Here is the implementation of this interface we will use:
private class AsyncResult : IAsyncResult
{
private WaitHandle waitHandle = new ManualResetEvent(false);
public bool IsCompleted
{
get { return waitHandle.WaitOne(0); }
}
private Dictionary<string, object> state;
public AsyncResult(Dictionary<string, object> state) { this.state = state; }
public object AsyncState { get { return state; } }
public WaitHandle AsyncWaitHandle { get { return waitHandle; } }
public bool CompletedSynchronously { get { return false; } }
}
We use a ManualResetEvent as the waithandle. This will allow us to signal that the operation has completed by calling the Set() method. The IsCompleted property just checks if this has been signalled yet by waiting for it with a timeout of 0.
Now our MockAdapter:
public class CrmServiceMockAdapter : ICrmServiceAdapter
{
private class AsyncResult : IAsyncResult
{
/* snip - see above*/
}
const int maxResponseDelay = 5000;
private void invokeResponse(Action action)
{
ThreadPool.QueueUserWorkItem(new WaitCallback( _ =>
{
Thread.Sleep(new Random().Next(maxResponseDelay));
action();
}));
}
public IAsyncResult BeginRetrieveMultiple(Xrm.Silverlight.Sdk.QueryBase query, AsyncCallback callback, object asyncState)
{
/* snip - set state according to the input so we know what to return from the End method */
IAsyncResult asr = new AsyncResult(state);
Action responseCompleteAction = () =>
{
((ManualResetEvent)asr.AsyncWaitHandle).Set();
callback(asr);
};
invokeResponse(responseCompleteAction);
return asr;
}
public Xrm.Silverlight.Sdk.EntityCollection EndRetrieveMultiple(IAsyncResult result)
{
/* snip - return some mock data according to the contents of result.AsyncState */
}
}
Note how we queue up a work item on the ThreadPool to do the following (this is the bit you need to add to the code in the last post to simulate a long running service call):
1) Delay for a random amount of time
2) Set the ManualResetEvent to indicate completion
3) Call the callback function
Note Random is not thread safe so don’t be tempted to make this a member of the class.
And that pretty much covers it.

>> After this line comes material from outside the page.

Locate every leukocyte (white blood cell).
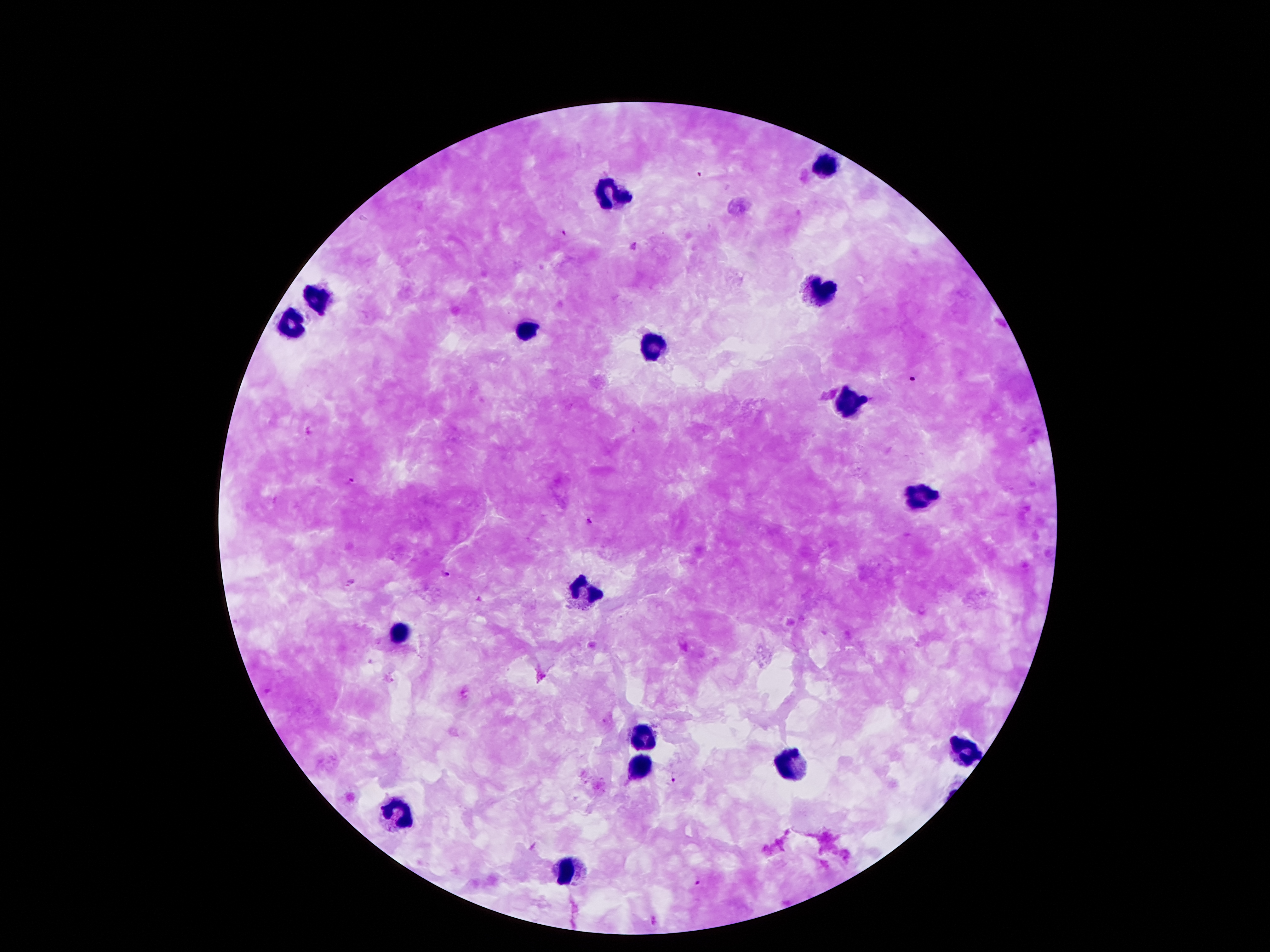
Approximate centers as [x, y] in pixels.
Leukocytes: [825, 164], [613, 191], [821, 292], [316, 299], [294, 324], [526, 331], [652, 349], [850, 399], [917, 497], [578, 594], [398, 632], [645, 734], [964, 749], [640, 766], [791, 767], [400, 809], [568, 872].

Plasmodium parasite locations: [563, 232], [911, 378], [308, 431], [350, 480], [589, 521], [446, 574], [268, 691], [672, 781], [698, 881]. Single field of view. Image is 1270×952 pixels. Giemsa-stained preparation. Smartphone photograph taken through the microscope eyepiece. Thick blood film. Patient malaria status: positive for Plasmodium falciparum. 100x magnification.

Finish by creating a factory interface and two implementations exactly like in the last post and you should be up a running with a freshly minted mock CRM service:
var crmService = crmServiceFactory.Create();
crmService.BeginRetrieveMultiple(fetchXml, asr =>
{
var result = crmService.EndRetrieveMultiple(asr);
/*snip - do whatever with your results */
}, null);
Are you sure you want to use IAsyncResult?
It’s worth noting that using IAsyncResult async when developing from scratch is only really recommended in the following situations (taken from http://msdn.microsoft.com/en-us/library/ms228966.aspx):
-
Only expose the IAsyncResult pattern when you specifically require support for WaitHandle or IAsyncResult objects.
-
Only expose the IAsyncResult pattern when you have an existing API that uses the IAsyncResult pattern.
-
If you have an existing API based on the IAsyncResult pattern, consider also exposing the event-based pattern in your next release.
-
Only expose IAsyncResult pattern if you have high performance requirements which you have verified cannot be met by the event-based pattern but can be met by the IAsyncResult pattern.

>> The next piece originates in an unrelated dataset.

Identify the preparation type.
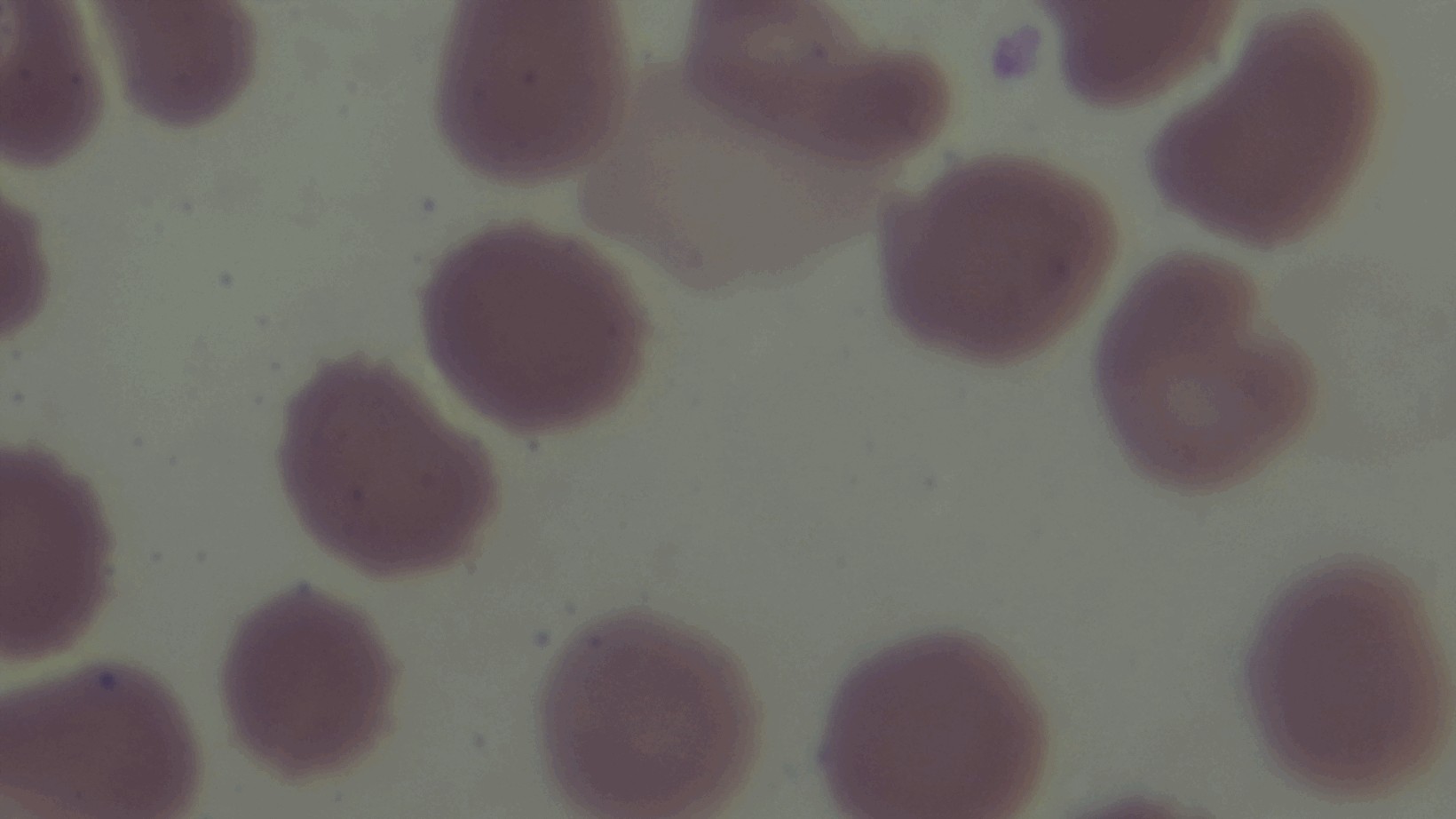
It is a thin blood film.

Light microscopy. Giemsa-stained. Oil-immersion objective, 100x. Malaria status: negative. Single field of view. Mounted 4K digital camera.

If you do have an existing service that uses this pattern and you would rather use the Event based pattern then you could easily write an adapter interface to convert from one to the other. This is pretty much what is done for you when you generate an async service reference in .Net 3.5 and above, although for some reason it only adds the event based methods to the Client class rather than the generated interface.